A WTO case could reignite charges that the US is using trade rules to foist what critics charge are unsafe products on to unwilling countries. "I don't think he's going to risk that," said Mr Matsukata. At the same time, the US believes it is starting to isolate the Europeans internationally on the issue. "I think there is a detectable shift in sentiment," said a US agriculture official. "Countries are beginning to realise that what the Europeans are doing is going overboard."

The US points to China and several other Asian countries softening their opposition to GM foods. Even the recent case where famine-ravaged Zambia refused to allow imports of US-grown GM corn may rebound in Washington's favour. "Countries that are literally on the verge of starvation are turning down food because they're afraid of the impact it might have on their relationship with Europe," said the senior trade official. "I think in the long run the backlash will be more against the Europeans than us on food aid," said the US agriculture official.

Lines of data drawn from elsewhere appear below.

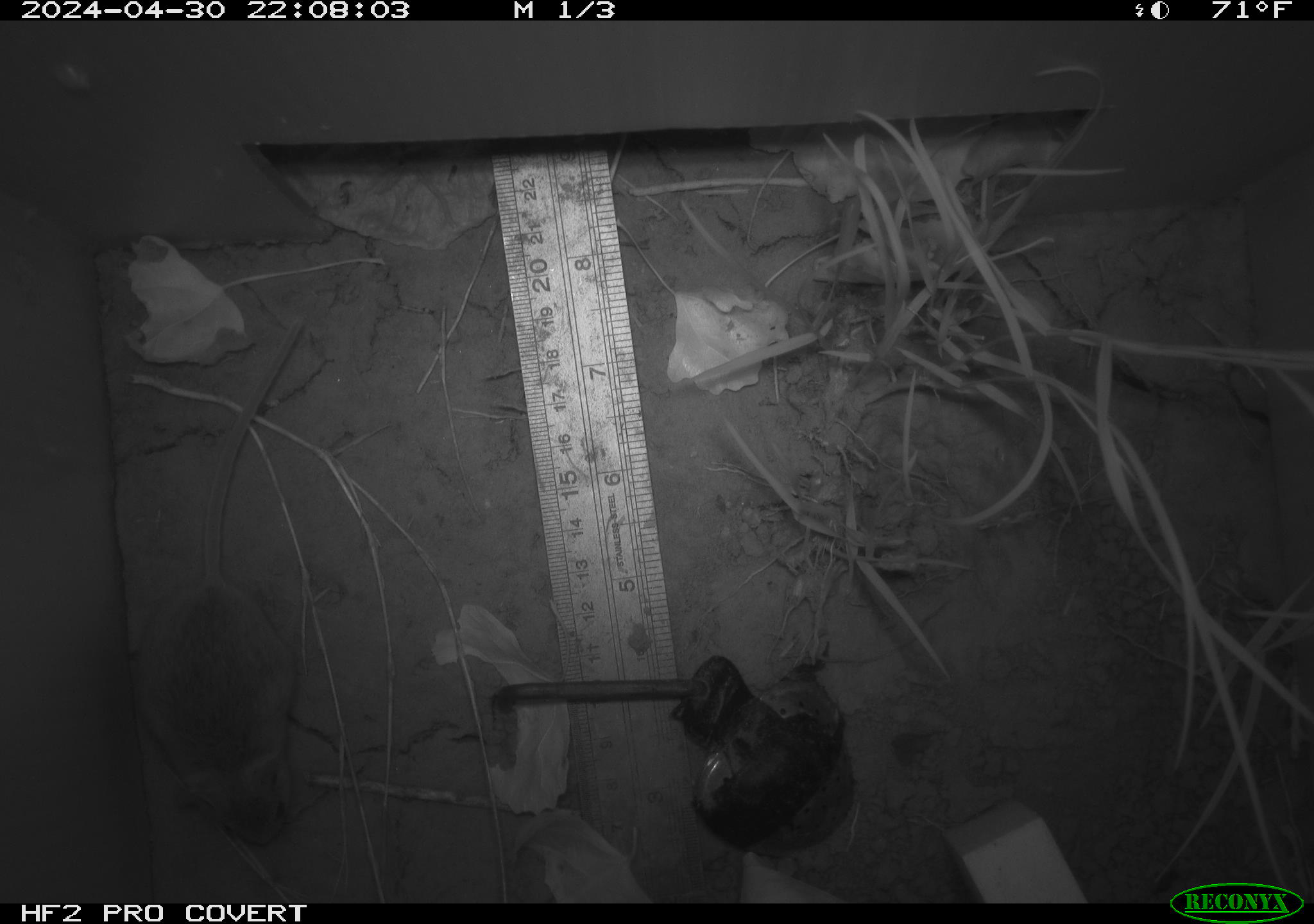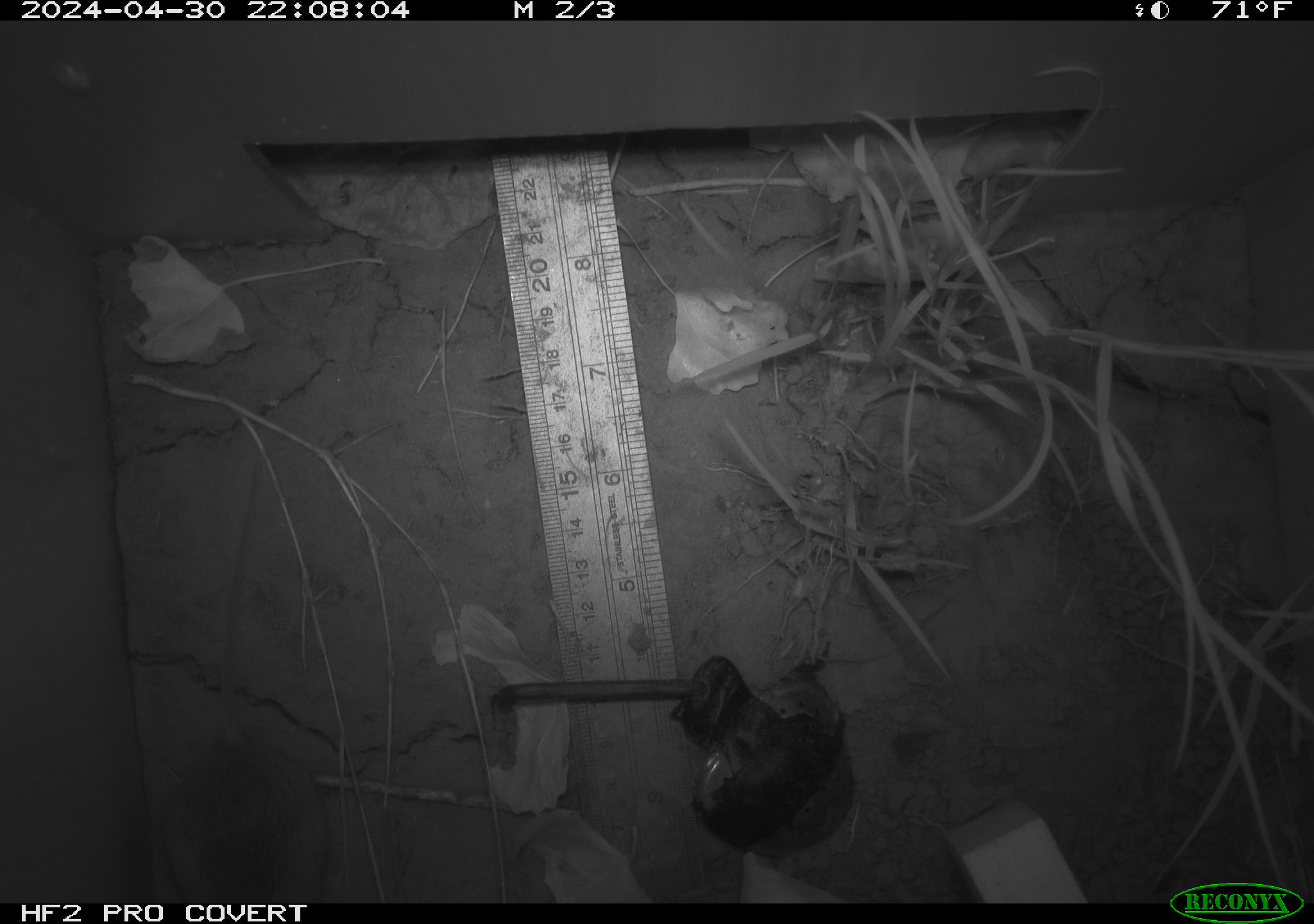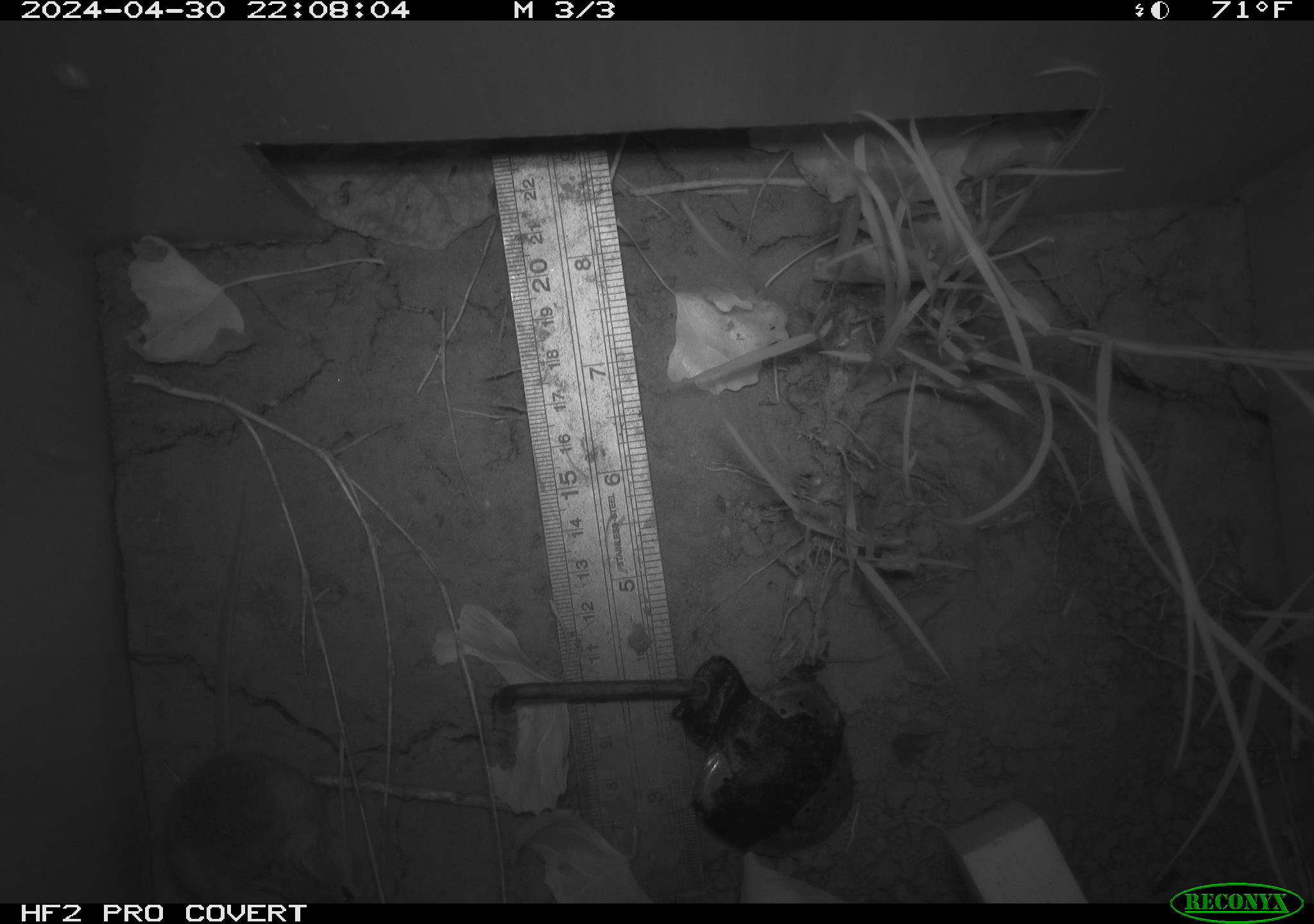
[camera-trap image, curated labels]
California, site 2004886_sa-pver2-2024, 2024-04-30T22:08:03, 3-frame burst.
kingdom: Animalia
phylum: Chordata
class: Mammalia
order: Rodentia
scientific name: Rodentia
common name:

Despite such optimism, there is nonetheless a growing recognition in Washington that, regardless of US pressure, Europe is unlikely to welcome GM foods any time soon. "There's no market here anyway; the Greens have seen to that," says a Commission official. "Just look at how many supermarkets have removed GM ingredients from their own-brand products and are using that as a marketing tool."

According to Lorenzo Consoli of Greenpeace, which has spearheaded the anti-GMO campaign in Europe: "The market is locked to GM (foods) not because of the moratorium but because people reject them."